Major overhold. Adding news features and making sure VO works for it. Yearly update to the VO. Every yeaar apple releases new iOS and updates app yet VO does not get one. NVDA, JAWS get updates every 3 months due to how the OS in windows get updated. Expecting VO to continue to work when the OS get updated is not realistic. This is not being negative. Anyone knows that if an OS or a system gets updated and their apps also, the overall system need to do so. If VO came out in 2009 3 more years it will be 20 years old. What do we need to wait to see if apple is planning something for VO in 2029? Long live cats.

By Singer Girl on Friday, May 22, 2026 - 04:08

I totally get what you’re saying. If we got VoiceOver on iPhones in 2009 then yeah it is almost 20 years old. But maybe the updates have been coming with in the features themselves. I’m thinking that maybe as there were new accessibilities that came for new features that voiceover got some of those, but I’m not totally sure. We’ll just have to see what happens with iOS 27. And yeah that’s totally not negative. That’s just a really good point.

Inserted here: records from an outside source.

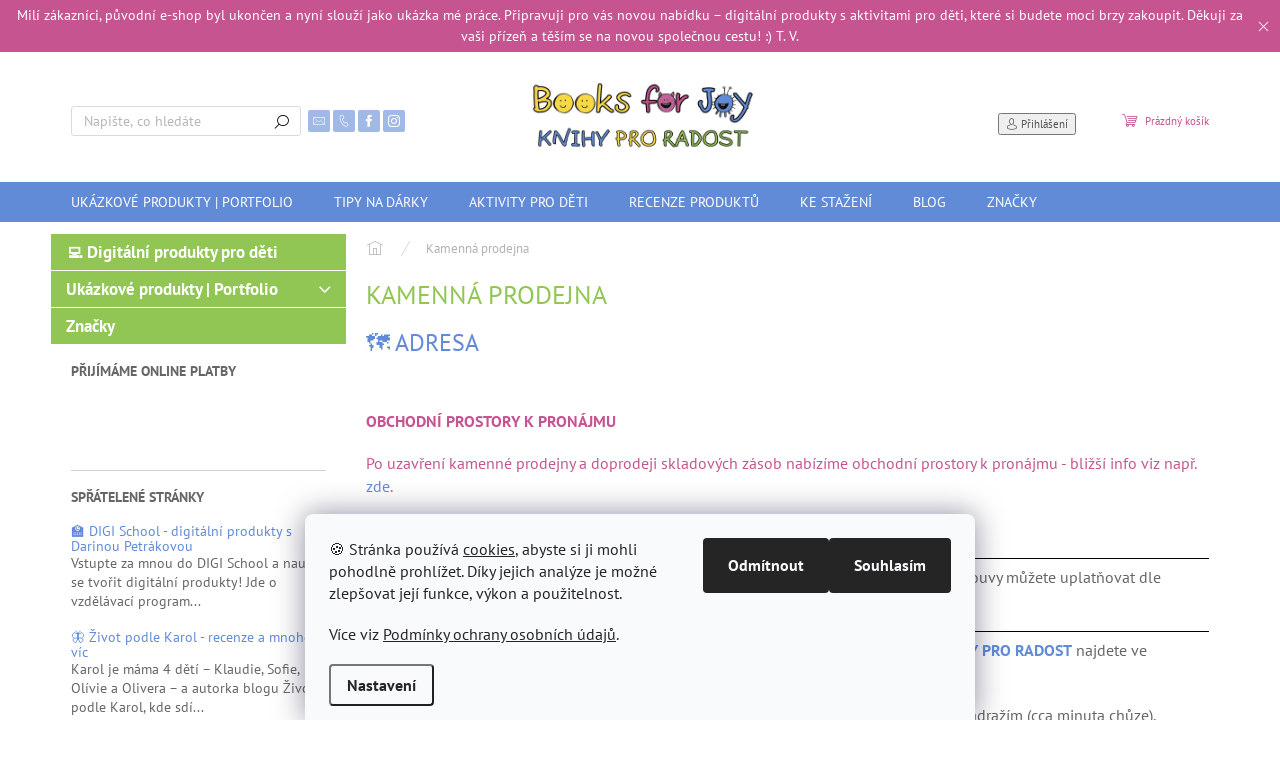

--- FILE ---
content_type: application/javascript; charset=utf-8
request_url: https://cdn.myshoptet.com/usr/api2.dklab.cz/user/documents/_doplnky/templateCrystal/200957/484/200957_datalayer_484.js
body_size: 73
content:
var dkLabCrystalDataLayer = {"options":{"email":"shop@booksforjoy.cz","phoneNumber":"","mobileNumber":"776 104 559","facebook":"https:\/\/www.facebook.com\/BooksForJoyKnihyProRadost","instagram":"knihykresleniuceni","twitter":"","cartWidget":0}};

By Darrell Bowles on Friday, May 22, 2026 - 05:05

My personal thoughts on the new features is that those of us without a max phone or better won't get them. I have seen several voice over bugs, particularly the one where when you try and double tap to answer a call the call ends instead. There is also one where when you try and unlock your phone with a bluetooth keyboard, you can't enter the password. Bugs need to be fixed, and there needs to be stability. But as many have said in this thread, we shall see.